和 Python 对照: 这就是 Rust 版的小型 pytest 套件。区别在于测试通常就贴着被测代码放,cargo test也天然知道怎么把它们找出来。
Stretch Goals
扩展方向
Once the basic version works, these upgrades make it feel much more like a real tool.
基础版跑通以后,再加下面这些改造,味道就更像真正的工程工具了。
- Add
clapfor argument parsing
#![allow(unused)]
fn main() {
#[derive(Parser)]
enum Command {
Add { title: String, #[arg(default_value = "medium")] priority: Priority },
List { #[arg(long)] all: bool },
Done { id: u32 },
Remove { id: u32 },
Stats,
}
}
1. 接入 clap 做参数解析。这样命令行体验、帮助文本、默认值和参数校验都会更省心。
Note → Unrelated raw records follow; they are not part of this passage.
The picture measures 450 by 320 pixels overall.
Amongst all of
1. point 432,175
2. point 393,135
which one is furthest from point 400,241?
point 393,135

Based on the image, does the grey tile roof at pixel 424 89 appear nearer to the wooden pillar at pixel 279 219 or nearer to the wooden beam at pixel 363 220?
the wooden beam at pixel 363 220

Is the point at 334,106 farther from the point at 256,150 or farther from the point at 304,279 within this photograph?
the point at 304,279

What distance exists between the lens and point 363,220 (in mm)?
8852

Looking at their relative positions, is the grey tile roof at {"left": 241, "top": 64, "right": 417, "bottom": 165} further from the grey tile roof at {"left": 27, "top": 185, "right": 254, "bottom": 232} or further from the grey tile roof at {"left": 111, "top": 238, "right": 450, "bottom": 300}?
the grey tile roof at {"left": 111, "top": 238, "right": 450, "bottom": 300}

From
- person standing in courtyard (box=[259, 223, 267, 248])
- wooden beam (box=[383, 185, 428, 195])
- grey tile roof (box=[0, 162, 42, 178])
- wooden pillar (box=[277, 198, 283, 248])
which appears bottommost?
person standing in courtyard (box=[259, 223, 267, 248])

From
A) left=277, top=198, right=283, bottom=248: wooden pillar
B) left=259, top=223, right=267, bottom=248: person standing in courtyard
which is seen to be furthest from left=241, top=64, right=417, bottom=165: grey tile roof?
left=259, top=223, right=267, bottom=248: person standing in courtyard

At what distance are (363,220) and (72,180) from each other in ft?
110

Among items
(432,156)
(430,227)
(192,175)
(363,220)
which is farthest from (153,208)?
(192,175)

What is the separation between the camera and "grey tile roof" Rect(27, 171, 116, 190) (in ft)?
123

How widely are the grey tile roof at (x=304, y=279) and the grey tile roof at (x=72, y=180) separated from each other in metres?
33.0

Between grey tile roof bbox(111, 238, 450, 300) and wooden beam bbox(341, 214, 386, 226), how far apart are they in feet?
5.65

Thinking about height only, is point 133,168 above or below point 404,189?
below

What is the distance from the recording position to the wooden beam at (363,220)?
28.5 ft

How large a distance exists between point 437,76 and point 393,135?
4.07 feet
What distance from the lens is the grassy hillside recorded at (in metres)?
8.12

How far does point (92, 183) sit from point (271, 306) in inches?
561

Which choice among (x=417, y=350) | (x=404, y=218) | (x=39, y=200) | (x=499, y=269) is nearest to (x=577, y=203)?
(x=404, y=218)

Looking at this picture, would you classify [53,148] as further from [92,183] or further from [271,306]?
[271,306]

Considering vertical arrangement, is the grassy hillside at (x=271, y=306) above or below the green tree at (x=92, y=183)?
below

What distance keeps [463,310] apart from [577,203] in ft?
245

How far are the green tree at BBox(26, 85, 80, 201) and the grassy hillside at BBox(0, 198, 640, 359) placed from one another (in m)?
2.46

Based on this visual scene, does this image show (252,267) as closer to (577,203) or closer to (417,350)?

- Add colored output with the
coloredcrate.
2. 加彩色终端输出,可以用 colored crate。
- Add due dates with
Option<NaiveDate>.
3. 支持截止日期,可以把字段做成 Option<NaiveDate>。
- Add tags or categories with
Vec<String>.
4. 支持标签或分类,可以用 Vec<String> 存。
- Split into library + binary so the logic becomes reusable.
5. 拆成库加可执行程序,这样核心逻辑就能复用,不会死死绑在命令行入口里。
What You Practiced
这一章到底练到了什么
| Chapter | Concept | Where It Appeared |
|---|---|---|
| Ch. 3 | Types and variables | Task struct fields, u32, String, bool |
| Ch. 5 | Collections | Vec<Task>, retain(), push() |
| Ch. 6 | Enums + match | Priority, Command, exhaustive matching |
| Ch. 7 | Ownership + borrowing | &[Task] vs Vec<Task>, &mut for completion |
| Ch. 8 | Modules | mod task; mod storage; mod command; mod actions; |
| Ch. 9 | Error handling | Result<T, E>, ? operator, .ok_or() |
| Ch. 10 | Traits | Display, FromStr, Serialize, Deserialize |
| Ch. 11 | From/Into | FromStr for Priority, .into() for error conversion |
| Ch. 12 | Iterators | filter, map, find, count, collect |
| Ch. 14 | Testing | #[test], #[cfg(test)], assertion macros |
| 章节 | 概念 | 在哪里出现 |
|---|---|---|
| 第 3 章 | 类型与变量 | Task 字段、u32、String、bool |
| 第 5 章 | 集合 | Vec<Task>、retain()、push() |
| 第 6 章 | 枚举与 match | Priority、Command、穷尽匹配 |
| 第 7 章 | 所有权与借用 | &[Task]、Vec<Task>、修改时的 &mut |
| 第 8 章 | 模块 | mod task; mod storage; mod command; mod actions; |
| 第 9 章 | 错误处理 | Result<T, E>、?、.ok_or() |
| 第 10 章 | Trait | Display、FromStr、Serialize、Deserialize |
| 第 11 章 | 类型转换 | Priority 的 FromStr、错误的 .into() 转换 |
| 第 12 章 | 迭代器 | filter、map、find、count、collect |
| 第 14 章 | 测试 | #[test]、#[cfg(test)]、断言宏 |
Congratulations: Finishing this project means the material is no longer just chapter-by-chapter theory. At that point, the transition from “Python developer learning Rust” to “Rust developer who also knows Python” has basically already happened.
这章做完以后,前面的内容就已经不是零散知识点了。 到这一步,身份基本已经从“会 Python、正在学 Rust”切换成了“会 Rust,同时也懂 Python 的开发者”。